GateMate is a 21€ chip running on the 50€ Olimex GateMate A1-EVB board. Just 12€ more expensive than the pico-ice board, but way faster and much larger. Both boards have the much loved RP2040 microcontroller. That supports multiple USB interfaces, and huge amounts of software including MicroPython and CircuitPython. The best part is the FPGA itself. Reading the documentation gives one a strong sense that this was intelligently engineered by the Germans. In contrast the ICE40 FPGAs now feel very simplistic. When connecting to the RP2040 chip one has to deal with crossing clock domains. The topic is a complex one, well beyond the scope of this article, but the GateMate CPU has a very elegant solution. It supports asynchronous FIFO queues. One passes messages between the two chips and their different clock domains, and the FIFO queues manage the synchronization. Just awesome. GateMate also has a great solution for DSP. Most FPGAs have fixed size DSP blocks. They are usually too large or too small. GateMate has hard core two bit adders and multipliers with fast interconnects, so that any size math operation can be implemented. And for those of us living in Europe, the EU wisely protects its domestic semiconductor industry with tariffs on other countries FPGAsm so the Olimex Gatemate board is less expensive here. If/when China invades Taiwan, we will still be able to get our supply chain will still provide GateMate FPGAs.  Discord, Awesome GateMate.

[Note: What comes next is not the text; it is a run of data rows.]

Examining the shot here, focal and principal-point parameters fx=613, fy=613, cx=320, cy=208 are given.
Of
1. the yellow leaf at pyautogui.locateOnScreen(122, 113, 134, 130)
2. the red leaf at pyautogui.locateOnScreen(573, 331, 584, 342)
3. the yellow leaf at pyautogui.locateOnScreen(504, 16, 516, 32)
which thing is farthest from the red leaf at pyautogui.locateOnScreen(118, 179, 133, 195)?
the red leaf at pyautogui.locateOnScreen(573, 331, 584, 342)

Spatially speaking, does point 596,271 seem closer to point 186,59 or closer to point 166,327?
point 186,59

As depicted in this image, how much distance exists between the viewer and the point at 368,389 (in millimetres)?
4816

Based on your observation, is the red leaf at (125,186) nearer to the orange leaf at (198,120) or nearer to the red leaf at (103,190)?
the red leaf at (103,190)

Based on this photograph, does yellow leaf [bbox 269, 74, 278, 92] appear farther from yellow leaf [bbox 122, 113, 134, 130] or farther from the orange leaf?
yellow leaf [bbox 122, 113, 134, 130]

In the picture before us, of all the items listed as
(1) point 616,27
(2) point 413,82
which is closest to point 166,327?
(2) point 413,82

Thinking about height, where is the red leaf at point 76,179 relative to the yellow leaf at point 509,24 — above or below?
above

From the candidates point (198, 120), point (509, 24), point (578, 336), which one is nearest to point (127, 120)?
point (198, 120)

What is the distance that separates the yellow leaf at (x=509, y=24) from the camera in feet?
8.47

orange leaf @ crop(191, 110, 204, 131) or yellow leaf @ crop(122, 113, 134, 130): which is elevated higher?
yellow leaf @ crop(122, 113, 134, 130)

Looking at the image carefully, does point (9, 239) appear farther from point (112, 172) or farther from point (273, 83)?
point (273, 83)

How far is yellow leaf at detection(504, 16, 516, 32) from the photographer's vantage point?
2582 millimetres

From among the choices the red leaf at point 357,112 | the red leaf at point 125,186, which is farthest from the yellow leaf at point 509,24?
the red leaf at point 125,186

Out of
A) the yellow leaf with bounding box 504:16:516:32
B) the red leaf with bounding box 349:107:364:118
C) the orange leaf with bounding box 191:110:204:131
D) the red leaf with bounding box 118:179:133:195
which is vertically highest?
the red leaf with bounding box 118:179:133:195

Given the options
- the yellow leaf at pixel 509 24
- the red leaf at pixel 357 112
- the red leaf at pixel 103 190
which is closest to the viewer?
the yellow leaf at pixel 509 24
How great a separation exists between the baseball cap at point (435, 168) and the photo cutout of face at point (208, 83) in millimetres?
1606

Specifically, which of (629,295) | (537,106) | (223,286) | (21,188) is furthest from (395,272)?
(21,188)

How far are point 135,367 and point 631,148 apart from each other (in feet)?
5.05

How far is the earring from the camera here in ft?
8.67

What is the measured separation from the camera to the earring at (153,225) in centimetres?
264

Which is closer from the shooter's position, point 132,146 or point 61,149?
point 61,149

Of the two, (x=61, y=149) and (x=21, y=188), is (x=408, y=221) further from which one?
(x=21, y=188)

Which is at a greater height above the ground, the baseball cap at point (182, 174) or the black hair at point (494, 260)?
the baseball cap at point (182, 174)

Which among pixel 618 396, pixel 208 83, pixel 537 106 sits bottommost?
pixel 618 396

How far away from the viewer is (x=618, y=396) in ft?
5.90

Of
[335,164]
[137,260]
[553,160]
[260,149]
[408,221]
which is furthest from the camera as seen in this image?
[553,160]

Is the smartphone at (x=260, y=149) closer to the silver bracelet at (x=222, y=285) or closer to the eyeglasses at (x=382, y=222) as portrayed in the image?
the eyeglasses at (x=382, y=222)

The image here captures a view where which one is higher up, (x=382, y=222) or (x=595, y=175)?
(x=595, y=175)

Lattice ECP5. This is another interesting platform, with good reputation and good open source tooling. But they are a bit more expensive. And lack the CDC FIFO queue. One user told me that the 21€ Gatemate A1 board compares very roughly, to Lattice ECP5-5G LFE5UM5G-45 53€-83€ at digikey,com plus EU import duties.

Lattice Crosslink NX. Another very interesting chip with more memory. It has 2.6Mbits of memory. If you need USB hard core, then I do recommend it. But the cheapest board I could find was the Crosslink NX evaluation board for $129 from Lattice. Also I heard reports from a Lattice user, that the Lattice Radiant synthesis tools require an FTDI chip. I prefer to use boards with the cheaper, and more flexible rp2040 chip.

Gowin is a very cost effective with huge memories. The problem is with the large memories. They are SDRAMs. Latency is 3 clock cycles, it is inaccessible when the memory is being refreshed, and with bank interleaving, latency goes to 8 clock cycles. It is all so complicated, I am not sure I even got it right. But no thanks. Particularly for Forth stack machines with lots of subroutine calls, large latency is a killer.

Other FPGAs. There are an increasing number of other fPGA. No one can know them all. So far I am happy with GateMate. When I need larger memories, I plan to move to the Lattice Crosslink NX family.